Brussels sprouts aren't everyone's cup of tea, but the majority of people will agree that you can't have a Christmas dinner without the vegetables being part of the festive spread. Therefore, this Christmas, if you plan to include sprouts as part of your dinner, then this recipe for perfectly roasted ones is exactly what you need.
Kathryne Taylor, founder of the blog Cookie and Kate, describes the recipe for her roasted Brussels sprouts as a "revelation". She said: "The best roasted Brussels sprouts are crisp and golden on the outside, and tender on the inside. They're full of irresistible caramelised flavour, which is both sweet and nutty. I love to eat them straight off the pan."
The best thing about this recipe is how straightforward and simple it is; it doesn't require too many ingredients, nor do the sprouts "need much seasoning". But when it comes to roasting your Brussels sprouts, there are a few things to remember if you want them to "turn out perfectly, every time".
Ms Taylor says you must choose your sprouts wisely - go for bright green sprouts that feel firm when gently squeezed. She also says that smaller sprouts are usually sweeter and more tender, and you should go for sprouts that are around the same size so they're cooked at the same time.
This next thing is key.
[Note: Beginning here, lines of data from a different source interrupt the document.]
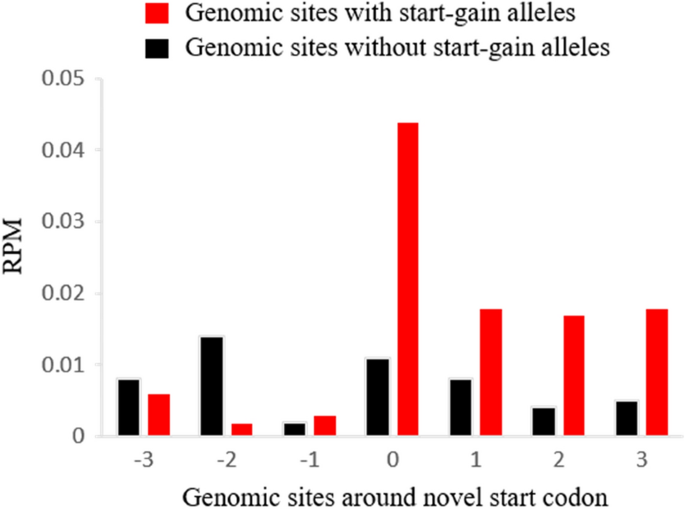 Genomic sites with start-gain alleles
Genomic sites without start-gain alleles

0.05
0.04
0.03
0.02
0.01
0

RPM

-3
-2
-1
0
1
2
3

Genomic sites around novel start codon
Slice off the nubby ends to give your sprouts "flat edges that will bake flush against the pan and caramelise".
Other things to remember are not to overcrowd the pan when cooking the vegetables, bake them at a high temperature for 17 to 25 minutes, and refrain from disturbing the cooking process. But don't worry, you can find Ms Taylor's exact recipe below.
Step 1
Preheat the oven to 425F/220C,Gas 7. If desired, line a large, rimmed baking sheet with parchment paper for easy cleanup.
Step 2
To prepare your Brussels sprouts, slice off the nubby ends and remove any discoloured or damaged leaves. Cut each sprout in half from the flat base through the top.
Step 3
On your baking sheet, combine the halved sprouts, olive oil and salt. Toss until the sprouts are lightly and evenly coated. Arrange the sprouts in an even layer with their flat sides facing down.
Step 4
Roast the sprouts until they are tender and deeply golden on the edges, about 17 to 25 minutes. Garnish if desired. Roasted Brussels are best served warm, but they are also good at room temperature. Leftovers will keep for up to four days in the refrigerator.